◆ **Task material**:
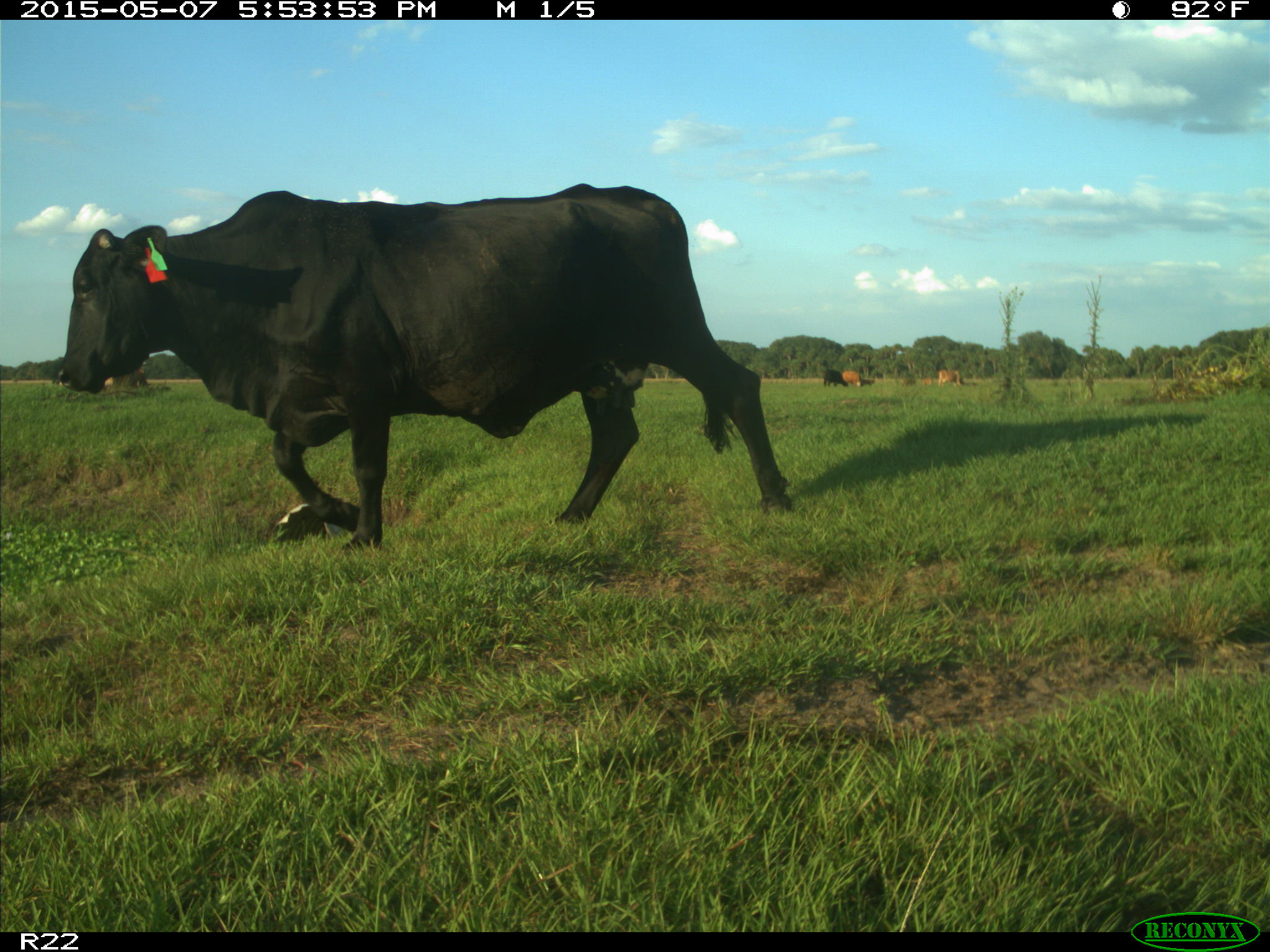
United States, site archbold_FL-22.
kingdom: Animalia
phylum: Chordata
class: Mammalia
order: Artiodactyla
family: Bovidae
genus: Bos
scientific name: Bos taurus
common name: domestic cow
Bos taurus (domestic cow).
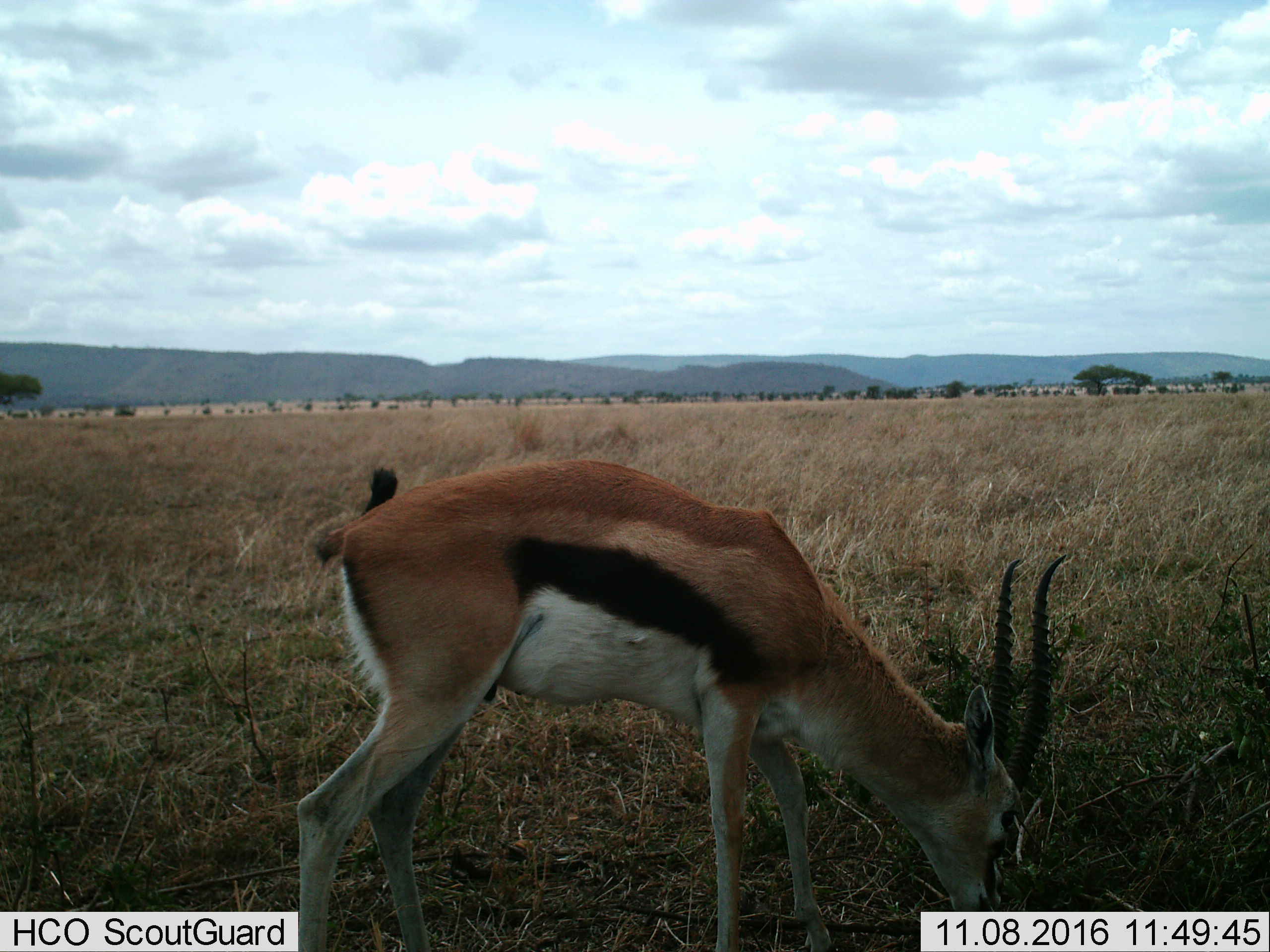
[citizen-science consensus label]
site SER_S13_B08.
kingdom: Animalia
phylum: Chordata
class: Mammalia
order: Artiodactyla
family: Bovidae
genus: Eudorcas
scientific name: Eudorcas thomsonii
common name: thomson's gazelle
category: gazellethomsons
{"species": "gazellethomsons (thomson's gazelle) (Eudorcas thomsonii)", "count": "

◆ **Your task**: Reproduce the listing exactly, but keep its images out of the copy.

◆ **Solution to this exercise**:
United States, site archbold_FL-22.
kingdom: Animalia
phylum: Chordata
class: Mammalia
order: Artiodactyla
family: Bovidae
genus: Bos
scientific name: Bos taurus
common name: domestic cow
Bos taurus (domestic cow).
[citizen-science consensus label]
site SER_S13_B08.
kingdom: Animalia
phylum: Chordata
class: Mammalia
order: Artiodactyla
family: Bovidae
genus: Eudorcas
scientific name: Eudorcas thomsonii
common name: thomson's gazelle
category: gazellethomsons
{"species": "gazellethomsons (thomson's gazelle) (Eudorcas thomsonii)", "count": "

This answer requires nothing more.